## ACTIVITY
Reproduce, with no edits, the line that contains "scientific name: Aepyceros melampus" and all the lines that follow it, ending with the last line of the records.

[Start of section]

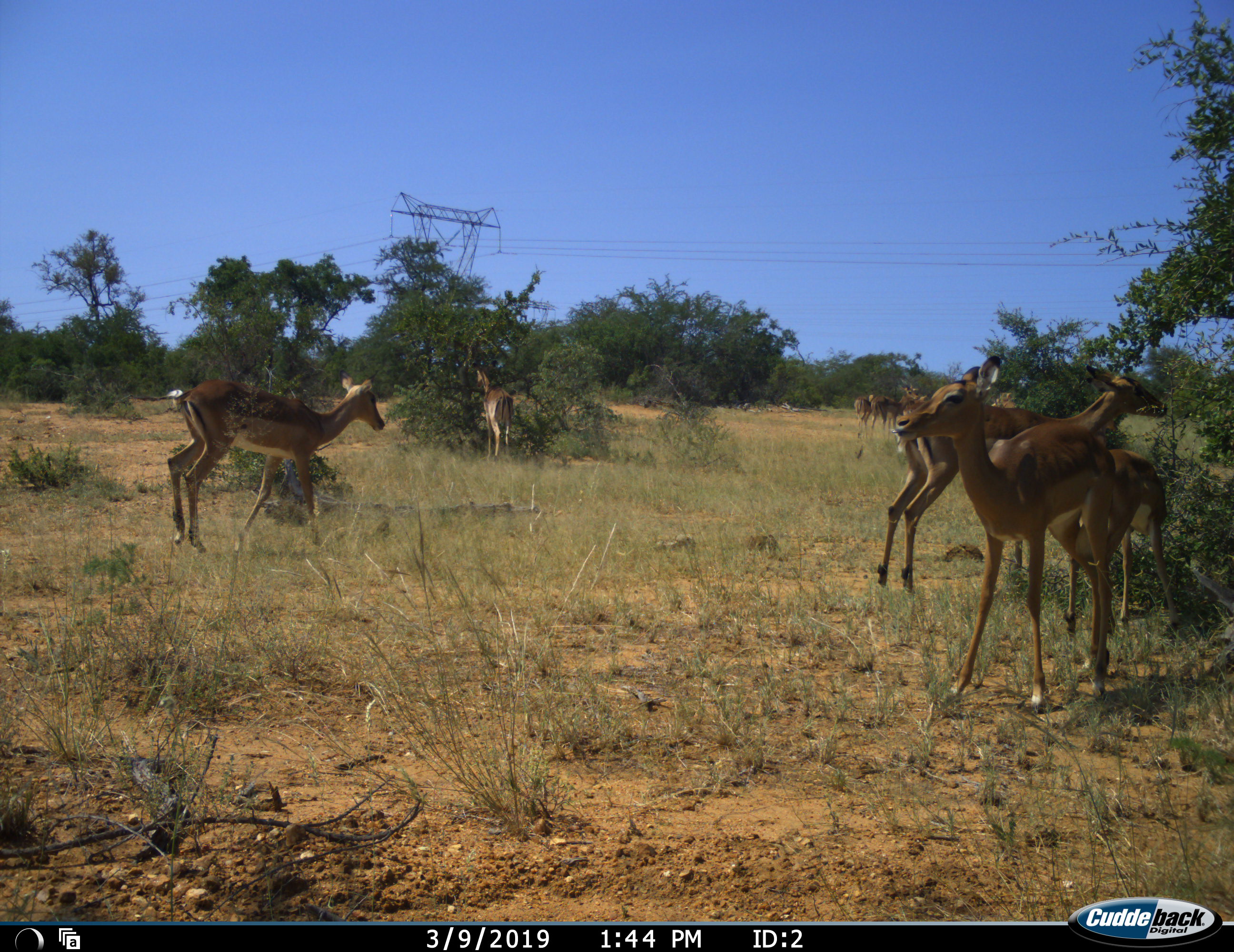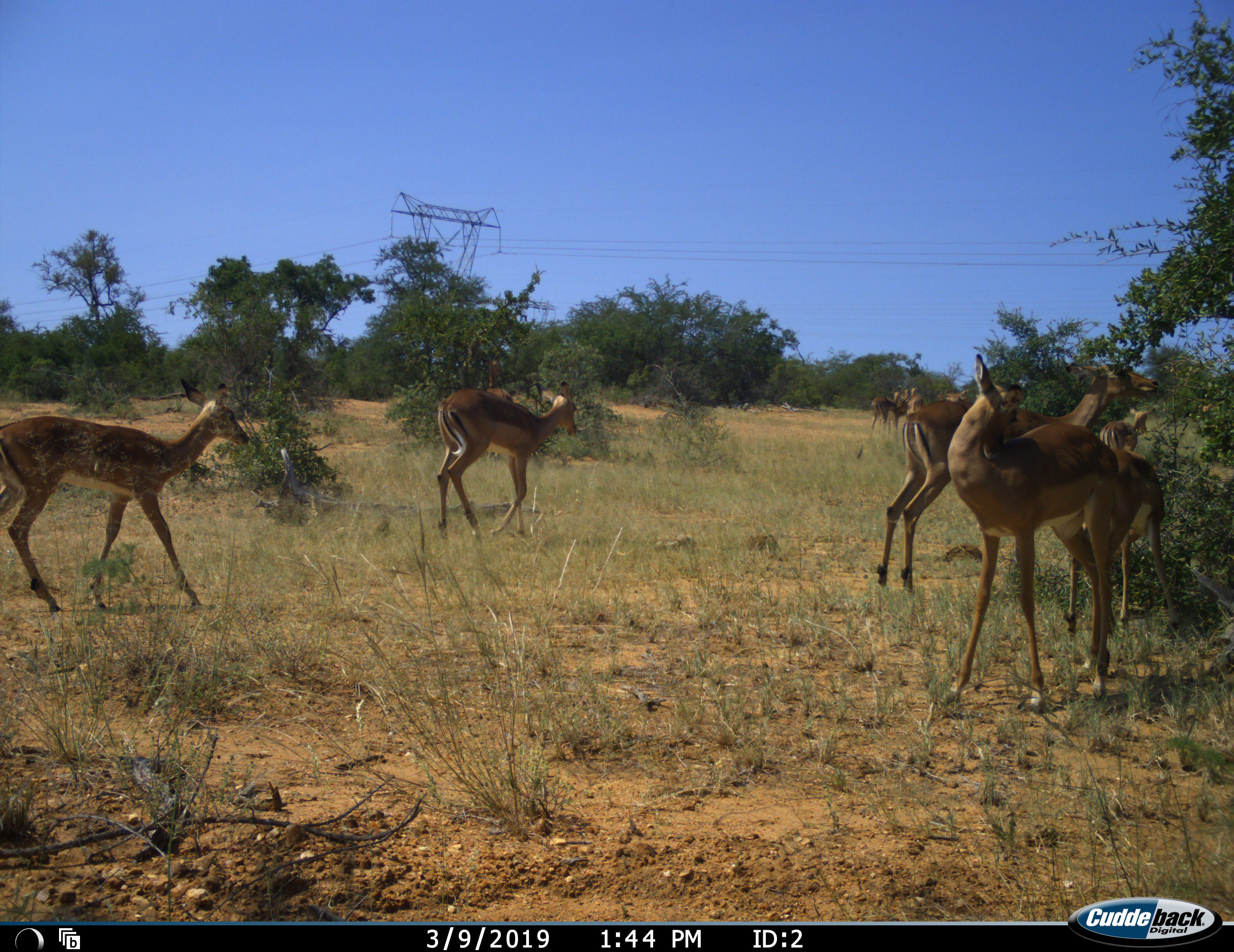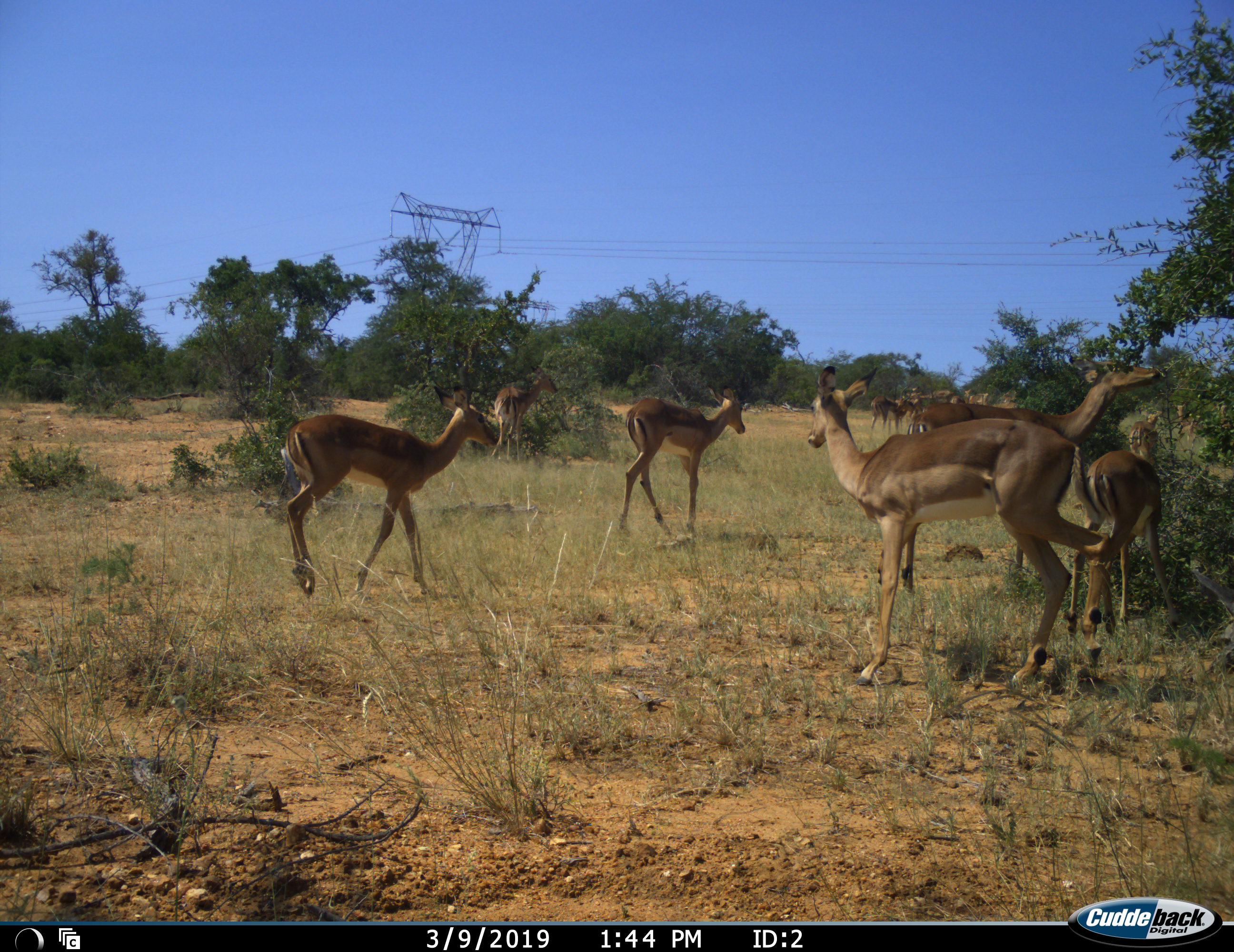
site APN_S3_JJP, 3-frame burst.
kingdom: Animalia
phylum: Chordata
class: Mammalia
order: Artiodactyla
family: Bovidae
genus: Aepyceros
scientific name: Aepyceros melampus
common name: impala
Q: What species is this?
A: Impala (Aepyceros melampus).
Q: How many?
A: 11-50.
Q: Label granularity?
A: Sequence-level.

[End of section]

## YOUR RESPONSE
scientific name: Aepyceros melampus
common name: impala
Q: What species is this?
A: Impala (Aepyceros melampus).
Q: How many?
A: 11-50.
Q: Label granularity?
A: Sequence-level.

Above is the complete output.